:: Directions ::
Please render the lines from the one containing "When comparing the" to the one containing "What is the correct" in the records below as a JSON list of strings, one string per line, leaving out blank lines.

:: Stored rows ::
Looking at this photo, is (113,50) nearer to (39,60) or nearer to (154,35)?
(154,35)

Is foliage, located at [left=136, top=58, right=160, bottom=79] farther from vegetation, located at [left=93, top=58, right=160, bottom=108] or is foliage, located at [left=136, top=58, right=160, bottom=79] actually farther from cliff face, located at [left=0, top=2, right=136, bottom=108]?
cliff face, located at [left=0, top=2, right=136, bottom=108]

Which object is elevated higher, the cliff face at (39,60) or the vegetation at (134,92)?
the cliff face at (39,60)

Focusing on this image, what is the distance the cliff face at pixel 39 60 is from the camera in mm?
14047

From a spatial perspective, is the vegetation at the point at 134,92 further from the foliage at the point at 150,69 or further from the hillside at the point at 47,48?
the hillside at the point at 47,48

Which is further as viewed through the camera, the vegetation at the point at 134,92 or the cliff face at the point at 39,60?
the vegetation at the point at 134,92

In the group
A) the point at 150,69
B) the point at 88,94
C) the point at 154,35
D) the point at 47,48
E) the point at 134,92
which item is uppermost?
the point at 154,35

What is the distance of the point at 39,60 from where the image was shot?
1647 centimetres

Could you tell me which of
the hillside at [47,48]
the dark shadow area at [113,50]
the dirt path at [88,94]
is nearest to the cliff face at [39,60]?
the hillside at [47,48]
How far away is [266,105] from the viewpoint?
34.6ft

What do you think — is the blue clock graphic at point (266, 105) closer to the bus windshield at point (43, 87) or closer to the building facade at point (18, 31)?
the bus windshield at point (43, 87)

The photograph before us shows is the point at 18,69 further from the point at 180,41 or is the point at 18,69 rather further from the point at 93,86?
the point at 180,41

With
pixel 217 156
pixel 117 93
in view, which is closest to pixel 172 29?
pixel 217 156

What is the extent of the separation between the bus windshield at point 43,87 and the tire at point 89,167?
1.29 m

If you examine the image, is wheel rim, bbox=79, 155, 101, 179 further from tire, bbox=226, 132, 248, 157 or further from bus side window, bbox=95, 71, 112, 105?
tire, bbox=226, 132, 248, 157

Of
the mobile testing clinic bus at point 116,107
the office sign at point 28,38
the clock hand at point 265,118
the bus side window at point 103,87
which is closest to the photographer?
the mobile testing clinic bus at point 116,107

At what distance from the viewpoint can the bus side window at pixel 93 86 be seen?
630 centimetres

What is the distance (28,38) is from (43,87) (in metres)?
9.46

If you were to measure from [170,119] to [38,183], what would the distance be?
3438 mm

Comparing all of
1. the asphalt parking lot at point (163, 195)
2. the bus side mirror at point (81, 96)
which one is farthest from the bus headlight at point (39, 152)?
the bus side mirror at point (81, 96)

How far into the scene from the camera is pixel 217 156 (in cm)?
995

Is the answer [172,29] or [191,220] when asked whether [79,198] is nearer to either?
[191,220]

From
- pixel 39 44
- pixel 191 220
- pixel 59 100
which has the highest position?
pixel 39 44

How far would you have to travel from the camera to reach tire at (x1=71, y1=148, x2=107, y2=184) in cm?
==
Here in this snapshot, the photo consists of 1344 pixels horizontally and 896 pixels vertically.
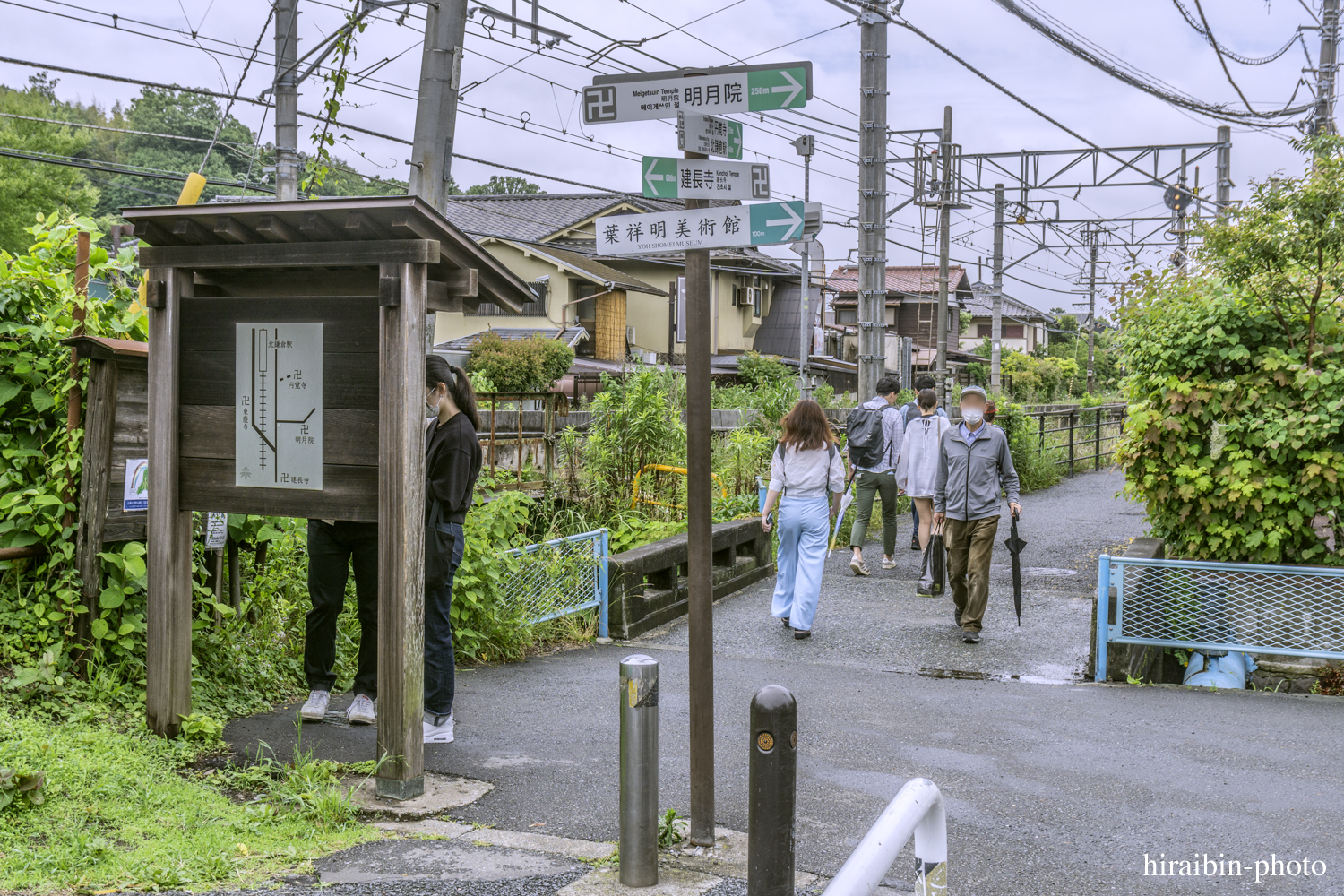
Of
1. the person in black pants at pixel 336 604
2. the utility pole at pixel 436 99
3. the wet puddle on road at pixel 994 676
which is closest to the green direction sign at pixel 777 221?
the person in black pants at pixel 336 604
...
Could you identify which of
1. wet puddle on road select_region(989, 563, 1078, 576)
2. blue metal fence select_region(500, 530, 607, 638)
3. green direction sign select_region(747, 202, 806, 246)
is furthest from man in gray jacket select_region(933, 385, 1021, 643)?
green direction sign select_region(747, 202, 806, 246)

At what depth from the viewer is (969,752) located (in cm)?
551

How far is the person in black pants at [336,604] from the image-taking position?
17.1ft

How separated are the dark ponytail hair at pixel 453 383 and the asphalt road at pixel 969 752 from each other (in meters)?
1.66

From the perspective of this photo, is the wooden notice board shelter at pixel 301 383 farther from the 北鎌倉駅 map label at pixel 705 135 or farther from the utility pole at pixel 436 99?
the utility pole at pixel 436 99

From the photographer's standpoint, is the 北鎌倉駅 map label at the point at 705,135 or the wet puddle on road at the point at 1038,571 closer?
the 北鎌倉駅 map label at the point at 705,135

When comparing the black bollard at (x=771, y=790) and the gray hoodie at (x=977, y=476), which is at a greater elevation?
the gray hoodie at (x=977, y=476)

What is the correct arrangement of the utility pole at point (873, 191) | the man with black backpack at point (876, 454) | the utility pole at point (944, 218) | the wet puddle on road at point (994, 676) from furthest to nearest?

:: Result of this task ::
[
  "When comparing the black bollard at (x=771, y=790) and the gray hoodie at (x=977, y=476), which is at a greater elevation?",
  "the gray hoodie at (x=977, y=476)",
  "What is the correct arrangement of the utility pole at point (873, 191) | the man with black backpack at point (876, 454) | the utility pole at point (944, 218) | the wet puddle on road at point (994, 676) from furthest to nearest?"
]